Please repeat the entries below word for word, starting at the line that contains "In the presented" and continuing through the last line of the entries.

(Entries of scene-based questions)
┌──

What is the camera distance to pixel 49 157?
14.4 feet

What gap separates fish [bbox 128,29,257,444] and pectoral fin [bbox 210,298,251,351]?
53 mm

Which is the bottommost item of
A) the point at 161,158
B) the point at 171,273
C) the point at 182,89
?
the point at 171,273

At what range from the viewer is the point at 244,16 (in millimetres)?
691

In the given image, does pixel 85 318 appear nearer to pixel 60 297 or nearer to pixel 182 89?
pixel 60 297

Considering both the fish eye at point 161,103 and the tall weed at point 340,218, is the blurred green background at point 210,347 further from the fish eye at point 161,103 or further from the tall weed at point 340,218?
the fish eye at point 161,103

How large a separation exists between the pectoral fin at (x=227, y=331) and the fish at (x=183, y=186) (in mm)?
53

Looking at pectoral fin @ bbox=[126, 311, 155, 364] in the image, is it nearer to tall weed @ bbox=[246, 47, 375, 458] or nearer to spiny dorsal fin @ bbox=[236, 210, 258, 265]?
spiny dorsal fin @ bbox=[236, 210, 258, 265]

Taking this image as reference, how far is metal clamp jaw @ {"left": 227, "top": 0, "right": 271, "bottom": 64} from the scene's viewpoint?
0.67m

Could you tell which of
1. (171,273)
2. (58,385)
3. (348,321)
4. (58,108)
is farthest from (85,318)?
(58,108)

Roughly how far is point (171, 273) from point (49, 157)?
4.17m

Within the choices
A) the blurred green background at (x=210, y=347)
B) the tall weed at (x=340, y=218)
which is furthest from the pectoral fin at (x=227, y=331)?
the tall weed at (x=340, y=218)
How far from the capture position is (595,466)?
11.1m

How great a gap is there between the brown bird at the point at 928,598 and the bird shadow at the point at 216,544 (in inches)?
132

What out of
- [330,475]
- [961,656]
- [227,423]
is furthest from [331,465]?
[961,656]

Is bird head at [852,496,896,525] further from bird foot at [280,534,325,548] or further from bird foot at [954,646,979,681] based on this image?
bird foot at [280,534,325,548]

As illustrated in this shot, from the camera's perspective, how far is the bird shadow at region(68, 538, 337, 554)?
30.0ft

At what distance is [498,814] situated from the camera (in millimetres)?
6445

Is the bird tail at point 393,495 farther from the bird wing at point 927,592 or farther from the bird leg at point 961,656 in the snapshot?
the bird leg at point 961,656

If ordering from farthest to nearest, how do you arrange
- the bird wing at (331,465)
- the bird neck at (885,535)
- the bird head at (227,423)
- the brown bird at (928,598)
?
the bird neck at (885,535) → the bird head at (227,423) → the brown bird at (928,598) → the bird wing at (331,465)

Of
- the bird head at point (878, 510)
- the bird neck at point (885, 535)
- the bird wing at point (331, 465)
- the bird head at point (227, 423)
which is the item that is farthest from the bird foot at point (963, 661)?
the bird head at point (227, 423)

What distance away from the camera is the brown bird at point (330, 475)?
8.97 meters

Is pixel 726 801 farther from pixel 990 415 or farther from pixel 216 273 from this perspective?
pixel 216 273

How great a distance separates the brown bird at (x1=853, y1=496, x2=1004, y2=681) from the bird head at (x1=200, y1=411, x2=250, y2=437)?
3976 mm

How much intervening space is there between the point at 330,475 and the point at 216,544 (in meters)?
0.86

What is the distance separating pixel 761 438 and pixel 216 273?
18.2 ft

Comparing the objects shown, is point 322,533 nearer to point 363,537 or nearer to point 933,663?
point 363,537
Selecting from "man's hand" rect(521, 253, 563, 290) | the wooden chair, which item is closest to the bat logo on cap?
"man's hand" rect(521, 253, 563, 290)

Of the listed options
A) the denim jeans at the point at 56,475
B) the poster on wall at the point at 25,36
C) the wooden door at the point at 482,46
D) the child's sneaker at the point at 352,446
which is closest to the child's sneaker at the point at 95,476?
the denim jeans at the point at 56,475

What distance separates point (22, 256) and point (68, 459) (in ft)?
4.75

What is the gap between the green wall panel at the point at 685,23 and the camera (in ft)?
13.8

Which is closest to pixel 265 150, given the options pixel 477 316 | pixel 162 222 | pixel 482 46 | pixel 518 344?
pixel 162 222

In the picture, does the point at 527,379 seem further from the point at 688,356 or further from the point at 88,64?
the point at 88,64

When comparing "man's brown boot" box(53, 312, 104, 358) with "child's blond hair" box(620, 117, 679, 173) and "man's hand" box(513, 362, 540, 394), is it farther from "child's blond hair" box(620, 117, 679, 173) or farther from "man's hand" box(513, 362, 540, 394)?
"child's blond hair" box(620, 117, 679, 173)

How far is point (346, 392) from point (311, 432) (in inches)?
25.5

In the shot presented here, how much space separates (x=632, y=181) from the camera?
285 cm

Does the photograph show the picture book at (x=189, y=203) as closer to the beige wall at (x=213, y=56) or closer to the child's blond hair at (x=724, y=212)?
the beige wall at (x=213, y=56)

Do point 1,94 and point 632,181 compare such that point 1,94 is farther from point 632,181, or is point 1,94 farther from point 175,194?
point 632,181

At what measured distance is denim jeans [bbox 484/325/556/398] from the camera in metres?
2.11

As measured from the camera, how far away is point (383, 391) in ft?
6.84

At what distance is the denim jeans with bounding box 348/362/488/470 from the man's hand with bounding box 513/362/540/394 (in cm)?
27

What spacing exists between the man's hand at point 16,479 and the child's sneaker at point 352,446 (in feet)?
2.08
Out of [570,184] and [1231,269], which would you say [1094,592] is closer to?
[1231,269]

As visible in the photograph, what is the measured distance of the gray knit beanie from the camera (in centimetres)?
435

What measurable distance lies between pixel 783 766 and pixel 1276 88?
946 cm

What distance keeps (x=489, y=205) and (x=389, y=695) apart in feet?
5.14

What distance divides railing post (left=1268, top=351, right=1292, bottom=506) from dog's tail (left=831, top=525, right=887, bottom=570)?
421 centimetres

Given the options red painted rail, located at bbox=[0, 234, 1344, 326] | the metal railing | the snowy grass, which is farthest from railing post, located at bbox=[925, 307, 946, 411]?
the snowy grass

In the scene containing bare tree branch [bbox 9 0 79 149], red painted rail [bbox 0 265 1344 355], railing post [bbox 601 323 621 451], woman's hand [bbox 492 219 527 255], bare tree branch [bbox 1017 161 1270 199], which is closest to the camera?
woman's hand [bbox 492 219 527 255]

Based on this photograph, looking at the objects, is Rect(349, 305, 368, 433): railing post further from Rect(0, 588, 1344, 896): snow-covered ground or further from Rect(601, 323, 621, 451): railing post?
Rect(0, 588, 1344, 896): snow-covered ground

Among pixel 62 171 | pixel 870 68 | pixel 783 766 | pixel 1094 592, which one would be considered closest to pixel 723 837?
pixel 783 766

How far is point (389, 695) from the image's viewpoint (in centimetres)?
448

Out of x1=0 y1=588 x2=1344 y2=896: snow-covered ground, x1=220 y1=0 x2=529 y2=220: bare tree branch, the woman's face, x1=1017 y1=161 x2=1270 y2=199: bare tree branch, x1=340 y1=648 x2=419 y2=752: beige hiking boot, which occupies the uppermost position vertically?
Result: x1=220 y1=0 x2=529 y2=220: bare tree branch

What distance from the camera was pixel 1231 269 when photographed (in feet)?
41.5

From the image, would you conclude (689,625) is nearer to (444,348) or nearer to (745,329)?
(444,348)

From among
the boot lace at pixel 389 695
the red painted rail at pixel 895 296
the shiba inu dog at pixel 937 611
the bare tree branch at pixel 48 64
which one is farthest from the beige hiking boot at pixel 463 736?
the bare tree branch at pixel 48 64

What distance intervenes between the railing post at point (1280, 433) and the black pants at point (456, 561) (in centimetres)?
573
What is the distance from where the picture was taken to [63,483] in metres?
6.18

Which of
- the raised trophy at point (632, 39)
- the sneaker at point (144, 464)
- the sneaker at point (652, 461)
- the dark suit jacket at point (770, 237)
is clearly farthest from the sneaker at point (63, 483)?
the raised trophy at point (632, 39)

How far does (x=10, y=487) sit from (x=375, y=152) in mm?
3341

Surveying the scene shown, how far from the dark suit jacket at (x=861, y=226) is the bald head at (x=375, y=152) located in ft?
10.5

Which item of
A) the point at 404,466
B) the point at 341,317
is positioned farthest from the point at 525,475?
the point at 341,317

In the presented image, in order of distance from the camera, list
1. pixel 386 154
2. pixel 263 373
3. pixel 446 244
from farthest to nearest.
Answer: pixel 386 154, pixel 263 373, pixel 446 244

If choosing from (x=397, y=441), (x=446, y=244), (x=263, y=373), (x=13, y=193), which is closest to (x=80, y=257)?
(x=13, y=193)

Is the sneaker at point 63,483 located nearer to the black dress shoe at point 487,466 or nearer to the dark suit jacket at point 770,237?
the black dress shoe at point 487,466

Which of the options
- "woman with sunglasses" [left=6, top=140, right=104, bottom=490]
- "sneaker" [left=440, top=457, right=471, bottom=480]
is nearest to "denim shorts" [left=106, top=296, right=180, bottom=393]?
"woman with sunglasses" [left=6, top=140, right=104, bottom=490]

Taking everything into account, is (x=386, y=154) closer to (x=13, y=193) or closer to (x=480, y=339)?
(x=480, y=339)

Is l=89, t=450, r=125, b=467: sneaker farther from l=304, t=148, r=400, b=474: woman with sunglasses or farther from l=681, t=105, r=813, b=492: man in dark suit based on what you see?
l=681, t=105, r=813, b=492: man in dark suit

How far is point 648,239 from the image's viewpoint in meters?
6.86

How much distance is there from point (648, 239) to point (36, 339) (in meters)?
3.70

└──

> _Answer to the task_
In the presented image, in order of distance from the camera, list
1. pixel 386 154
2. pixel 263 373
3. pixel 446 244
from farthest to nearest.
Answer: pixel 386 154, pixel 263 373, pixel 446 244

If choosing from (x=397, y=441), (x=446, y=244), (x=263, y=373), (x=13, y=193), which is closest to (x=80, y=257)?
(x=13, y=193)

Is the sneaker at point 63,483 located nearer to the black dress shoe at point 487,466 or nearer to the dark suit jacket at point 770,237?
the black dress shoe at point 487,466

Which of the options
- "woman with sunglasses" [left=6, top=140, right=104, bottom=490]
- "sneaker" [left=440, top=457, right=471, bottom=480]
is nearest to "denim shorts" [left=106, top=296, right=180, bottom=393]?
"woman with sunglasses" [left=6, top=140, right=104, bottom=490]

Taking everything into account, is (x=386, y=154) closer to (x=13, y=193) or closer to (x=480, y=339)?
(x=480, y=339)

Is l=89, t=450, r=125, b=467: sneaker farther from l=304, t=148, r=400, b=474: woman with sunglasses or farther from l=681, t=105, r=813, b=492: man in dark suit based on what you see?
l=681, t=105, r=813, b=492: man in dark suit

How far is point 648,239 from the image's viewpoint in meters?
6.86

How much distance is there from point (648, 239) to point (36, 339) (in meters)?
3.70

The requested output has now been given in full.